Artificial intelligence is increasingly being integrated into Operational Technology (OT) environments. From automated inspection and predictive maintenance to robotics and decision support, AI is becoming part of how industrial systems operate and adapt. These capabilities can improve efficiency and resilience, but they also introduce new safety and security risks that differ from those found in traditional IT systems.

To address these concerns, the Cybersecurity and Infrastructure Security Agency (CISA), together with the National Security Agency (NSA) and international partners, recently released Principles for the Secure Integration of Artificial Intelligence in Operational Technology. This joint guidance outlines four foundational principles intended to help organizations balance the benefits of AI with the unique risks of OT environments.

Why AI Changes the Risk Profile of OT Systems

Operational technology environments place strict constraints on security. Systems often run continuously, depend on specialized hardware, and directly control physical processes. When something goes wrong, the impact can be immediate.

AI increases this risk by introducing behavior that can change under shifting inputs, degraded sensors, or manipulation. In OT environments, these changes can affect control logic and physical operations, not just software outputs. CISA’s guidance reflects this reality by treating AI as a safety-relevant capability whose behavior must be understood and monitored within the context where it operates.

The Four Principles for Secure AI-in-OT

The guidance presents four core principles that owners and operators of OT systems should follow:

  1. Understand AI:
    Organizations should build a strong foundational understanding of AI technologies, including how they work, common vulnerabilities, and how they interact with OT systems. This includes educating personnel on AI risks, secure development lifecycles, and the potential impacts of AI decision-making on physical operations.
  2. Consider AI Use in the OT Domain:
    Not all AI applications are created equal, and the decision to integrate AI into OT should be driven by clear use cases where benefits outweigh risks. This principle also emphasizes the importance of assessing data security risks, vendor transparency, and long-term challenges.
  3. Establish AI Governance and Assurance Frameworks:
    Effective AI governance ensures that AI systems deployed in OT environments are continuously tested, monitored, and aligned with security and safety standards. It also includes establishing assurance practices that integrate AI into broader organizational risk and compliance frameworks.
  4. Embed Oversight and Failsafe Practices:
    AI systems must have mechanisms for ongoing oversight, real-time monitoring, and built-in failsafes to prevent unintended consequences in safety-critical environments. Operators are encouraged to integrate AI into incident response plans and maintain transparency around AI operation.

Closing the Gap Between Policy and Security

CISA’s guidance is intentionally high-level and avoids prescribing specific controls or tools. That flexibility reflects the diversity of OT environments, but it also leaves organizations with a practical challenge.

Teams still need ways to determine whether AI systems behave safely under real-world conditions. In OT settings, output checks and policy documentation are often insufficient when sensor noise, environmental variation, or manipulation can change model behavior. Turning principles into operational confidence requires technical assurance and visibility into how models respond as conditions change.

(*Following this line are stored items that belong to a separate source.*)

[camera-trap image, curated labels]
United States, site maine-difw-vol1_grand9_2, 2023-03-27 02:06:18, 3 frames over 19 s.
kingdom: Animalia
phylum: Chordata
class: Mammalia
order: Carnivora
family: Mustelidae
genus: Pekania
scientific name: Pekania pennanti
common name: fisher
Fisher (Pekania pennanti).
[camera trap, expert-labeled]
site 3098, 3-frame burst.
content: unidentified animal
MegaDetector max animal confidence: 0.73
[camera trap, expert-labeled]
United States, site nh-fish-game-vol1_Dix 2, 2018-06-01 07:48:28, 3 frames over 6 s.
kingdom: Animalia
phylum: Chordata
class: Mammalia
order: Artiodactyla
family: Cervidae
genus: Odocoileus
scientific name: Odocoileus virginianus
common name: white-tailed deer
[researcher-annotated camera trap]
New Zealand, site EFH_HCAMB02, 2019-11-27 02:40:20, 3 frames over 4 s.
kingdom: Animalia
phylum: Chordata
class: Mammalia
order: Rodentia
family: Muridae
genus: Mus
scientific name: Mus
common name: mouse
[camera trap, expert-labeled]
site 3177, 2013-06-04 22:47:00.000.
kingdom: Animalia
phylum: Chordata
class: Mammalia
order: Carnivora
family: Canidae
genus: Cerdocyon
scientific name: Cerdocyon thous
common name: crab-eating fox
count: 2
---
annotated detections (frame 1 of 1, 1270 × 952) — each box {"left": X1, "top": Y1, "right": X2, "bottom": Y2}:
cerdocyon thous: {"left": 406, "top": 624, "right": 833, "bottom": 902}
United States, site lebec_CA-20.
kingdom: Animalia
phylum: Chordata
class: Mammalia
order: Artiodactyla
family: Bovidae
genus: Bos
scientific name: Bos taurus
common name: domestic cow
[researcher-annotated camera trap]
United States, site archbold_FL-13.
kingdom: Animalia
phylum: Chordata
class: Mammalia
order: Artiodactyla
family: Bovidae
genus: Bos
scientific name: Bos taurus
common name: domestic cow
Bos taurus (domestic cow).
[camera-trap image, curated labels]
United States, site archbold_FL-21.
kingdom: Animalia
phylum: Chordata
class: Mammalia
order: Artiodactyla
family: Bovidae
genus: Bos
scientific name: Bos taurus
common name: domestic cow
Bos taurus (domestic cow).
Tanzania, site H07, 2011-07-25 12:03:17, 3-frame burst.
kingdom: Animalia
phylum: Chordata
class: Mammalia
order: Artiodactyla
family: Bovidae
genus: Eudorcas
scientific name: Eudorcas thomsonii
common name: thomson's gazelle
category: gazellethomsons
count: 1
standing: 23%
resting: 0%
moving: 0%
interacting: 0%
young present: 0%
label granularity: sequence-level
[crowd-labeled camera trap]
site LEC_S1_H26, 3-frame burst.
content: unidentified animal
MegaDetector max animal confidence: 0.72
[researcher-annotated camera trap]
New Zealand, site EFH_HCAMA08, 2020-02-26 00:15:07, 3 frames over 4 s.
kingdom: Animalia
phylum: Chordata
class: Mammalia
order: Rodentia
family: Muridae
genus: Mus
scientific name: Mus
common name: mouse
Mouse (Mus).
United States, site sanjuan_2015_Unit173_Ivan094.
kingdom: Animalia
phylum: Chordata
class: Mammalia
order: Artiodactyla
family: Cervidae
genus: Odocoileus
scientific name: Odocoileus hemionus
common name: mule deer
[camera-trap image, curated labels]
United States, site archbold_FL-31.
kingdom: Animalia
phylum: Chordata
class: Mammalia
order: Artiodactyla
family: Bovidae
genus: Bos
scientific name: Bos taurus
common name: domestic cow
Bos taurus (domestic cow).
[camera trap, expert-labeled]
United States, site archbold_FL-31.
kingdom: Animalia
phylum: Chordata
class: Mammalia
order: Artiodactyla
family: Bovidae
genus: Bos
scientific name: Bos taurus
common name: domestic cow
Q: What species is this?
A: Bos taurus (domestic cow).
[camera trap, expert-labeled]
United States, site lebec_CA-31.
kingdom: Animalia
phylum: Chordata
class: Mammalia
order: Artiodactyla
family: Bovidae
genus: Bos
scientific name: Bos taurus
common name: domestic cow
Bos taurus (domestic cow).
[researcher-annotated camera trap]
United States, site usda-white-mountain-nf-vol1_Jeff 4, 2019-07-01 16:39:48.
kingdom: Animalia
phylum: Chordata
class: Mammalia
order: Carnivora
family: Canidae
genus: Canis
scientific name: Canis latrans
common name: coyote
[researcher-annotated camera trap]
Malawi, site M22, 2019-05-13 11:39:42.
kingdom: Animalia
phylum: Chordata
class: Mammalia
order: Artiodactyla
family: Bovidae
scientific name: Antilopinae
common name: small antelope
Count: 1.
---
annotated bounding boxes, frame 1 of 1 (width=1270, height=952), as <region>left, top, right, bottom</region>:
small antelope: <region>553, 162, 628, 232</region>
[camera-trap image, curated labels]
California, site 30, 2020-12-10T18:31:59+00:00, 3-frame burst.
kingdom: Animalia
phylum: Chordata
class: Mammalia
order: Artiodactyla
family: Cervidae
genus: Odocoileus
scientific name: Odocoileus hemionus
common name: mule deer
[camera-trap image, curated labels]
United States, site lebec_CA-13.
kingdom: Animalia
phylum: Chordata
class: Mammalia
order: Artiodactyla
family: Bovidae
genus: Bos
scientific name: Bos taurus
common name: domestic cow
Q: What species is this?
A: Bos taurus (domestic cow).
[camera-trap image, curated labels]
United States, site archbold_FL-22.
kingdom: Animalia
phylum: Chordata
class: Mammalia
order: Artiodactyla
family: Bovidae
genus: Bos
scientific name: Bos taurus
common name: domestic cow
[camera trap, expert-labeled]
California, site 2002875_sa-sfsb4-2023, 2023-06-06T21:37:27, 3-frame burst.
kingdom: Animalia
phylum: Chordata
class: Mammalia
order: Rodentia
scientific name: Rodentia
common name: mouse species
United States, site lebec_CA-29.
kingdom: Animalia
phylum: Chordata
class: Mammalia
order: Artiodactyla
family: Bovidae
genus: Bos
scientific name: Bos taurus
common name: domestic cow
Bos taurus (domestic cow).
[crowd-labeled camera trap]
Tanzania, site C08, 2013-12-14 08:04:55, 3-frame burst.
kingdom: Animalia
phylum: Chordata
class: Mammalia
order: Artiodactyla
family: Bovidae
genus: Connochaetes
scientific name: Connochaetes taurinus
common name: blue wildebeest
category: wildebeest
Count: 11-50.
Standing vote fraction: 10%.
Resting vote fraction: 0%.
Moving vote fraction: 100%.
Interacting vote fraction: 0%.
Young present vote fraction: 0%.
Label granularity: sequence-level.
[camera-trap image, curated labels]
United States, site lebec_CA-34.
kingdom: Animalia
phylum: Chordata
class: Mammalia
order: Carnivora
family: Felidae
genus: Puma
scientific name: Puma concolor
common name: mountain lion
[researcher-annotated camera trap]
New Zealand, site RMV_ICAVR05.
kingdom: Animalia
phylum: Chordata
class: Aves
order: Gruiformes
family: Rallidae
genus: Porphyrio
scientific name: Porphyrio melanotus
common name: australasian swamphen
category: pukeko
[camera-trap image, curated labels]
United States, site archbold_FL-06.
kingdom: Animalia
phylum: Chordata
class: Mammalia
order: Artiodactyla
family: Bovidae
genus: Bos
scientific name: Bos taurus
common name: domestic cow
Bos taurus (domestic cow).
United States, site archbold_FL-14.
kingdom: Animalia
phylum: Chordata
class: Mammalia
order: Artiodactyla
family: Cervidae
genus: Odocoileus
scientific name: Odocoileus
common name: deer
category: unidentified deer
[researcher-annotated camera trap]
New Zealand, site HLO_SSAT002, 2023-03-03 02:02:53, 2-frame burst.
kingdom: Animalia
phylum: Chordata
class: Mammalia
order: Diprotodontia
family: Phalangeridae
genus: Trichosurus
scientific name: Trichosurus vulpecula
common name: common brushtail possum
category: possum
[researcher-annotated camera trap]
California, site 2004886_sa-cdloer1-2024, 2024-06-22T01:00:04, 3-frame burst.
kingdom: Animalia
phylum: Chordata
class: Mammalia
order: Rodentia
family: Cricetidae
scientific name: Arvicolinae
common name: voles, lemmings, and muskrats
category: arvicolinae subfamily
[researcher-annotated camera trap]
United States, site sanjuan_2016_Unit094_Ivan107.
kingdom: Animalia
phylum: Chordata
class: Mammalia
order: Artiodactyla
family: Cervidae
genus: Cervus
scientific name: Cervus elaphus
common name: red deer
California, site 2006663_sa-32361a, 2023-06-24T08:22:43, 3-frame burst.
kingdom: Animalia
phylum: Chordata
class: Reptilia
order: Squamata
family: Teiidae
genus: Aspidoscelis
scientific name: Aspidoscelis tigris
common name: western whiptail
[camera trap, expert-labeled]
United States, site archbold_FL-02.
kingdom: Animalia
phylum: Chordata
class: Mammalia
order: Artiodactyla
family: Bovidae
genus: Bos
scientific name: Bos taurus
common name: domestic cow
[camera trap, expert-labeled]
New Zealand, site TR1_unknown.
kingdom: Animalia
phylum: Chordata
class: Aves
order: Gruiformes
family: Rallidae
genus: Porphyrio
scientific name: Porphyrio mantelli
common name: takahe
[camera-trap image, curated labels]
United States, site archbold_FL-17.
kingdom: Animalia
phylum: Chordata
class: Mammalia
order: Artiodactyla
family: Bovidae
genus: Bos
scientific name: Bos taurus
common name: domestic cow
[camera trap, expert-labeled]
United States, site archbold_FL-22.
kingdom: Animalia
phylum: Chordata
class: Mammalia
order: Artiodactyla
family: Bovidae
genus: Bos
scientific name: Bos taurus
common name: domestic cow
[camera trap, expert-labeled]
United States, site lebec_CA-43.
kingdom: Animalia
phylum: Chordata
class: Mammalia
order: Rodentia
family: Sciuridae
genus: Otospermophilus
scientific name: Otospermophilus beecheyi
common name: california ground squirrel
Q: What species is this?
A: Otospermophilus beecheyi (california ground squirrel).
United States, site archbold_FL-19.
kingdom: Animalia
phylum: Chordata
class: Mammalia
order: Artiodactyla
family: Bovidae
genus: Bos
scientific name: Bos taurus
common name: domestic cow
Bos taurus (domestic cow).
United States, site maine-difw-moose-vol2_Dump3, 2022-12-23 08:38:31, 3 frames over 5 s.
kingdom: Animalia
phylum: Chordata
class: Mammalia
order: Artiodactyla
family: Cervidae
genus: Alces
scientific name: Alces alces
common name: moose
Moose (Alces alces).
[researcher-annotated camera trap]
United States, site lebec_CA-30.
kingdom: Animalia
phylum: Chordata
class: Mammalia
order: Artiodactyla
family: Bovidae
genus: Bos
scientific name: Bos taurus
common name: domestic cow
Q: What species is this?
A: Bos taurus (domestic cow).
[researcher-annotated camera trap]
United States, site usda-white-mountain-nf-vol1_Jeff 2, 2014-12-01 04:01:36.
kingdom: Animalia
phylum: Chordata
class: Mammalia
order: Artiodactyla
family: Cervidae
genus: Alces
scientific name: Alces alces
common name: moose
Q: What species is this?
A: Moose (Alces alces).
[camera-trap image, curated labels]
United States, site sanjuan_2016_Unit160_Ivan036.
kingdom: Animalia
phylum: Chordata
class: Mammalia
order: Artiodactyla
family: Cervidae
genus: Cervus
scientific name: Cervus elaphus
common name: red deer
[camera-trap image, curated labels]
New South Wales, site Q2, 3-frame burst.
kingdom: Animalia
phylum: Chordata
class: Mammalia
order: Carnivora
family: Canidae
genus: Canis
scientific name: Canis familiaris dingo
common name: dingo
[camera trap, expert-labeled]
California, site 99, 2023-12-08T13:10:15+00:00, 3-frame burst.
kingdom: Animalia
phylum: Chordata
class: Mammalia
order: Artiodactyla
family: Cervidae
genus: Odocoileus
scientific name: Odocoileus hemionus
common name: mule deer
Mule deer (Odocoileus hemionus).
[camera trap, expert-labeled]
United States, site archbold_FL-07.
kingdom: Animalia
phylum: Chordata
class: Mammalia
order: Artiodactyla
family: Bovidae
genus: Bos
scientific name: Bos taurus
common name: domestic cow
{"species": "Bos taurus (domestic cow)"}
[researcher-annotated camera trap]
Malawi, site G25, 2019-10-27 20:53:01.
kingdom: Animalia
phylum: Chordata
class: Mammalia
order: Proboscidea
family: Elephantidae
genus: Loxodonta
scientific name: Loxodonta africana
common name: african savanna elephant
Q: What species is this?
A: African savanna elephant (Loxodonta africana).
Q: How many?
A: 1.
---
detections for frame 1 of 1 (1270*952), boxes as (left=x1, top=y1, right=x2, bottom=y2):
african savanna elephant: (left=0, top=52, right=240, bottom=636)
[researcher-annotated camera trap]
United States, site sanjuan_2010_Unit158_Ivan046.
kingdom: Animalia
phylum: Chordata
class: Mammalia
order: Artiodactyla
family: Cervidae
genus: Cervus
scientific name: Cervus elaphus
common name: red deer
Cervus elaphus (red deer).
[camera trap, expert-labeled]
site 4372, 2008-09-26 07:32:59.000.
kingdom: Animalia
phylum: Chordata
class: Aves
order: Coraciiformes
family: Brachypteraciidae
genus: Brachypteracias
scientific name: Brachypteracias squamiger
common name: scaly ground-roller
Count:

Bridging the Guidance with FortiLayer

CISA’s principles emphasize understanding AI behavior, evaluating risk in context, and maintaining ongoing oversight in operational environments. Meeting those expectations requires more than output checks or policy documentation. Teams need visibility into how models behave when conditions change.

ObjectSecurity’s FortiLayer supports this by analyzing how AI models respond to adversarial, noisy, or degraded inputs. By examining how those inputs influence model decisions, FortiLayer reveals failure modes that may not appear during normal testing but can create safety or reliability risks in OT environments.

This behavior-driven analysis helps organizations assess whether AI is appropriate for a given OT use case, identify where models need hardening, and maintain confidence as systems evolve. FortiLayer integrates into existing engineering and security workflows and produces technical evidence that supports continuous assurance, governance, and oversight aligned with CISA’s guidance.

Conclusion — What This Means for AI in OT

As AI becomes more embedded in operational technology environments, expectations around safety, reliability, and transparency will continue to rise. Systems that influence physical processes cannot be treated as experimental or opaque. They must be understood, monitored, and governed with the same rigor applied to other safety-relevant components.

CISA’s AI-in-OT principles provide a clear framework for managing this risk, but applying them in practice requires more than policy alignment. Organizations need technical assurance that AI systems behave as expected under real-world conditions. By focusing on measurable behavior and continuous evaluation, teams can adopt AI in OT environments with confidence while preserving the safety and resilience that critical infrastructure demands.